_What the task asks_. Collect the lines of the entries where "scientific" shows up.
Information provided Start Marker
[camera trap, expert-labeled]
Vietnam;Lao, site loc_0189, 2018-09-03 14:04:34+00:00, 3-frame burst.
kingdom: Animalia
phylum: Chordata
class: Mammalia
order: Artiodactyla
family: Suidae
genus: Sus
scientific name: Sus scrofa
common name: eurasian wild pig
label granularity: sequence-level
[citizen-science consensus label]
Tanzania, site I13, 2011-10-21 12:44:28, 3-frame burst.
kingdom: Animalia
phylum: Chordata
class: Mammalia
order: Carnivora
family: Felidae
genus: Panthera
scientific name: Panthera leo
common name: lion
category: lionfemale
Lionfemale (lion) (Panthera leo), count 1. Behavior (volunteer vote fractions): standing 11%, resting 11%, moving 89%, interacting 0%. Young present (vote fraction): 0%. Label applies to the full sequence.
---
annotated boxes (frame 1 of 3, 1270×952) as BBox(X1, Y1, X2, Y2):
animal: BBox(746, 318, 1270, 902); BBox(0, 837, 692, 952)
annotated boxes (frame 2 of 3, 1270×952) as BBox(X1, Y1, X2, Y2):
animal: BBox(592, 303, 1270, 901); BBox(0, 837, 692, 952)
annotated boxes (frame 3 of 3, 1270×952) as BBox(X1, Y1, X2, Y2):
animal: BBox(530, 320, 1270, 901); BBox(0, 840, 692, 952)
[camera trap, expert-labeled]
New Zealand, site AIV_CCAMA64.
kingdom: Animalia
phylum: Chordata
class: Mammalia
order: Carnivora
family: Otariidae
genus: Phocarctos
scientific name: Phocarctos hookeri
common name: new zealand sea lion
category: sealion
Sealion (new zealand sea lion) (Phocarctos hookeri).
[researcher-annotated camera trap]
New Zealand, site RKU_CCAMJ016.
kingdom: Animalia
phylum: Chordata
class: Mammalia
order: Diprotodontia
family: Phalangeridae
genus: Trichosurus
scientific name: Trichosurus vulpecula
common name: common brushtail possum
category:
Information provided End Marker
_Task output_.
scientific name: Sus scrofa
scientific name: Panthera leo
scientific name: Phocarctos hookeri
scientific name: Trichosurus vulpecula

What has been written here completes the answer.